— Your assignment —
From the first line to the last, repeat the data exactly and drop the pictures.

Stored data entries
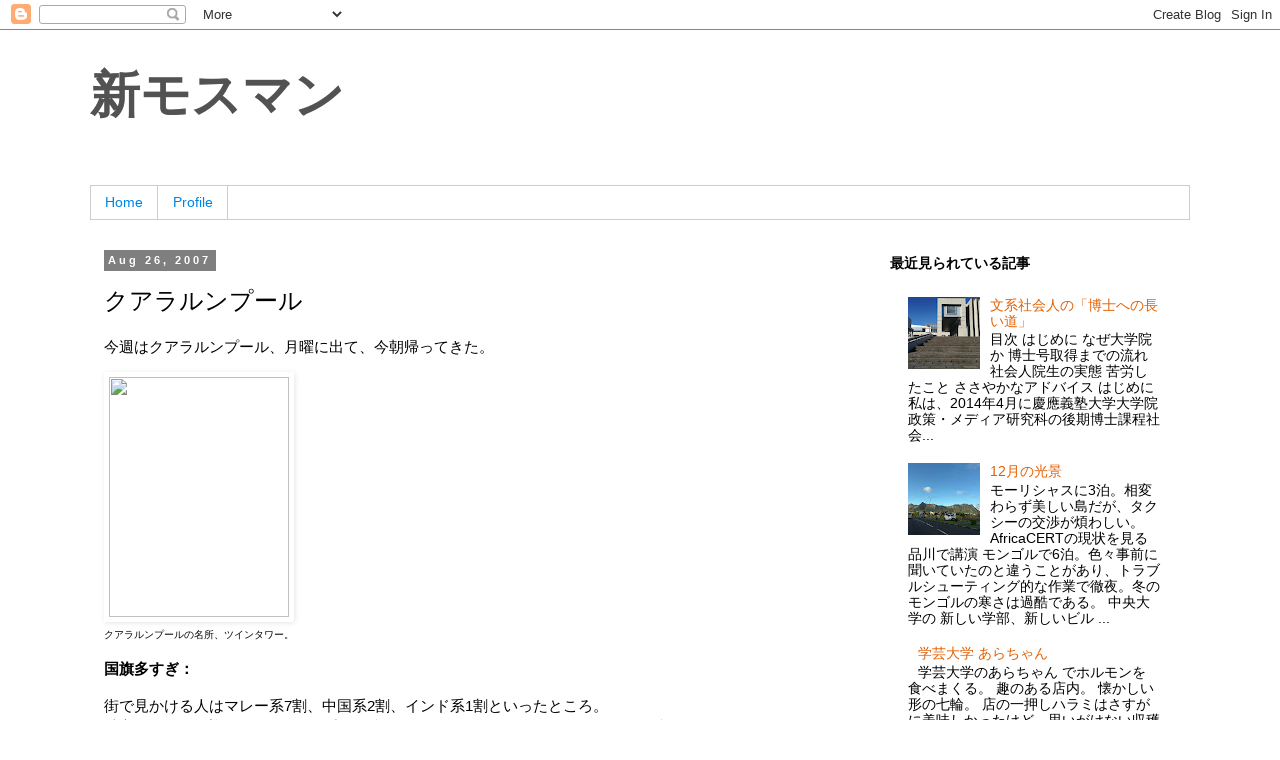

--- FILE ---
content_type: text/html; charset=utf-8
request_url: https://www.google.com/recaptcha/api2/aframe
body_size: 250
content:
<!DOCTYPE HTML><html><head><meta http-equiv="content-type" content="text/html; charset=UTF-8"></head><body><script nonce="P4GAPY4iYEA1KNNETJg4Sw">/** Anti-fraud and anti-abuse applications only. See google.com/recaptcha */ try{var clients={'sodar':'https://pagead2.googlesyndication.com/pagead/sodar?'};window.addEventListener("message",function(a){try{if(a.source===window.parent){var b=JSON.parse(a.data);var c=clients[b['id']];if(c){var d=document.createElement('img');d.src=c+b['params']+'&rc='+(localStorage.getItem("rc::a")?sessionStorage.getItem("rc::b"):"");window.document.body.appendChild(d);sessionStorage.setItem("rc::e",parseInt(sessionStorage.getItem("rc::e")||0)+1);localStorage.setItem("rc::h",'1769001498506');}}}catch(b){}});window.parent.postMessage("_grecaptcha_ready", "*");}catch(b){}</script></body></html>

— Response area —
--- FILE ---
content_type: text/html; charset=utf-8
request_url: https://www.google.com/recaptcha/api2/aframe
body_size: 250
content:
<!DOCTYPE HTML><html><head><meta http-equiv="content-type" content="text/html; charset=UTF-8"></head><body><script nonce="P4GAPY4iYEA1KNNETJg4Sw">/** Anti-fraud and anti-abuse applications only. See google.com/recaptcha */ try{var clients={'sodar':'https://pagead2.googlesyndication.com/pagead/sodar?'};window.addEventListener("message",function(a){try{if(a.source===window.parent){var b=JSON.parse(a.data);var c=clients[b['id']];if(c){var d=document.createElement('img');d.src=c+b['params']+'&rc='+(localStorage.getItem("rc::a")?sessionStorage.getItem("rc::b"):"");window.document.body.appendChild(d);sessionStorage.setItem("rc::e",parseInt(sessionStorage.getItem("rc::e")||0)+1);localStorage.setItem("rc::h",'1769001498506');}}}catch(b){}});window.parent.postMessage("_grecaptcha_ready", "*");}catch(b){}</script></body></html>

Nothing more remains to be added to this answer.